Penyerahan Sertifikat Tanah Untuk Rakyat
Bismillahirrahmanirrahim.
Assalamualaikum warahmatullah Wabarakatuh,
Selamat siang,
Salam sejahtera bagi kita semuanya.
Yang saya hormati para Menteri Kabinet Kerja, hadir di sini Pak Menteri BPN, Pak Sekretaris Kabinet, Pak Menteri Pariwisata. Ada tiga menteri yang hadir bersama saya,
Yang saya hormati Bapak Gubernur Jawa Tengah beserta Ibu, Bapak Bupati Magelang beserta Ibu, Pak Wakil Bupati,
Yang saya hormati Forkompimda Provinsi Jawa Tengah yang hadir, Pak Pangdam, Pak Kapolda, Pak Kajati,
Bapak/Ibu sekalian seluruh penerima sertifikat yang siang hari ini hadir di Stadion Gemilang.
Sudah terima sertifikat semuanya Bapak/Ibu? Mana?
Sebentar, jangan diturunkan, mau saya hitung.

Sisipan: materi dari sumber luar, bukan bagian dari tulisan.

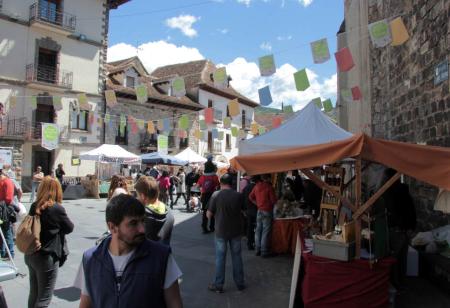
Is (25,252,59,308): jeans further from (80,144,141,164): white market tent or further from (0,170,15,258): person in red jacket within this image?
(80,144,141,164): white market tent

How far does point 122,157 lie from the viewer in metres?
18.3

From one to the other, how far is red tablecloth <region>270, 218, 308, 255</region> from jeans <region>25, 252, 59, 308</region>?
4517 mm

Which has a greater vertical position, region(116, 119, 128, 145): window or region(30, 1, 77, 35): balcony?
region(30, 1, 77, 35): balcony

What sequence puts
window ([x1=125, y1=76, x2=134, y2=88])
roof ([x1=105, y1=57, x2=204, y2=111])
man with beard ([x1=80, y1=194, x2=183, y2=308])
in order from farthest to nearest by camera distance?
1. window ([x1=125, y1=76, x2=134, y2=88])
2. roof ([x1=105, y1=57, x2=204, y2=111])
3. man with beard ([x1=80, y1=194, x2=183, y2=308])

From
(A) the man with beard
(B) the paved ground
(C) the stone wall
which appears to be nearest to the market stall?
(B) the paved ground

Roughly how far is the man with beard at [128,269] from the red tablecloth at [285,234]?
5.57m

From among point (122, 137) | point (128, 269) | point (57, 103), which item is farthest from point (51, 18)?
point (128, 269)

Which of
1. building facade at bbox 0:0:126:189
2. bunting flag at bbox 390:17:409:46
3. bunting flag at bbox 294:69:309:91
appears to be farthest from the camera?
building facade at bbox 0:0:126:189

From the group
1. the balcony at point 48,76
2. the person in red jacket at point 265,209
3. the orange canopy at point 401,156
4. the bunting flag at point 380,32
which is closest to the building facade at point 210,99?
the balcony at point 48,76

Sebentar, 1, 2, 3, 4, 5, 6, 7, 8, 9, 10, 11, 12, 13, 14, 15, 16, 17, 18, 19, 20, 21, 22, 23, 24, 25, 26, 27, 28, 29, 30, 31, …, 5.000! Betul. Ini perlu diangkat nggih, kalau enggak diangkat nanti jangan-jangan yang diberi yang di depan tadi. Saya kan enggak tahu. Sekarang semuanya saya cek seperti itu. Sudah naik semuanya, benar berarti 5.000, nggih.

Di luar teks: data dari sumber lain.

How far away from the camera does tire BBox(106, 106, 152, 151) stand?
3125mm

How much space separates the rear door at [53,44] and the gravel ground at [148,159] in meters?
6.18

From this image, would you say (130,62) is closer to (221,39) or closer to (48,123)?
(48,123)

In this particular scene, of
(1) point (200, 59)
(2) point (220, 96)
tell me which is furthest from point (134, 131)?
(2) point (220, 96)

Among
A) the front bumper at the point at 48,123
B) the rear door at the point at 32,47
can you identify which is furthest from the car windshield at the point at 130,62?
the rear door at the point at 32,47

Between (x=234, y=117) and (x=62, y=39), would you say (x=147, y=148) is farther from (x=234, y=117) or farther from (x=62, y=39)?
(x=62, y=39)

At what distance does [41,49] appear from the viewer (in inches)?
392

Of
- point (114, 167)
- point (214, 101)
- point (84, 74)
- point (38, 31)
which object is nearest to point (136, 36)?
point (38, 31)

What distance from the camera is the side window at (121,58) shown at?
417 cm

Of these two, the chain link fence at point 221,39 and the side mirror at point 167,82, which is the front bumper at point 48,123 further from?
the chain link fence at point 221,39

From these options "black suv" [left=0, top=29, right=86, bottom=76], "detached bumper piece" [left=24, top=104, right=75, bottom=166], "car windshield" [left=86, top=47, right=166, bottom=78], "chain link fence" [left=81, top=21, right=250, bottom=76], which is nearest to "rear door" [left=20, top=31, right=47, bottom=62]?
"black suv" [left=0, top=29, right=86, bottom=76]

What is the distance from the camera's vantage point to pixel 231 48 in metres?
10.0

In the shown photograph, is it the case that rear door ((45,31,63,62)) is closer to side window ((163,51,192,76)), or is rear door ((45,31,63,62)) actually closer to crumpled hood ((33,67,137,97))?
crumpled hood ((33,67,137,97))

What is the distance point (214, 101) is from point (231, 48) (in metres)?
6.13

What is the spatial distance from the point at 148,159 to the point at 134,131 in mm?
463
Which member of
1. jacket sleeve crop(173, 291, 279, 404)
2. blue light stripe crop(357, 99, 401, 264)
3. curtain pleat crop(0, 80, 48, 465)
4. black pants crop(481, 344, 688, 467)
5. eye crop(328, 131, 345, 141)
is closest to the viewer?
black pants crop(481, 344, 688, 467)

Nah, ini cerita dulu. Jadi di seluruh tanah air harusnya sertifikat yang dipegang oleh rakyat, oleh masyarakat itu ada 126 juta. Tapi, di tahun 2015 yang lalu baru 46 juta sehingga kurangnya delapan puluh juta sertifikat yang rakyat belum pegang. Kenapa lama? Karena setiap tahun hanya 500.000 yang keluar. Berarti Bapak/Ibu kalau pengin sertifikat, kalau diterus-teruskan kayak yang dulu-dulu, menunggunya 160 tahun. Nggih, setunggal tahun mung gangsal atus ewu. Masih kurang delapan puluh juta sertifikat. Berarti selesainya 160 tahun. Kerso? Purun? Siapa yang mau 160 tahun, silakan maju, saya beri sepeda. Maju, siapa yang mau menunggu 160 tahun, saya beri sepeda. Kenapa kok gini-gini, kok? Jadi yang pengin menunggu 160 tahun yang akan datang silakan maju, saya beri sepeda, pun. Enak to? Coba?
Sehingga 2015 yang lalu saya perintah ke Pak Menteri BPN. Pak Menteri, enggak bisa ini diterus-teruskan. Saya minta nanti dirancang betul, 2017 saya minta lima juta, 2018 saya minta tujuh juta, 2019 saya minta 9 juta. Alhamdulillah selalu terlampaui terus. Nyatanya nggih biso tapi kita beri target.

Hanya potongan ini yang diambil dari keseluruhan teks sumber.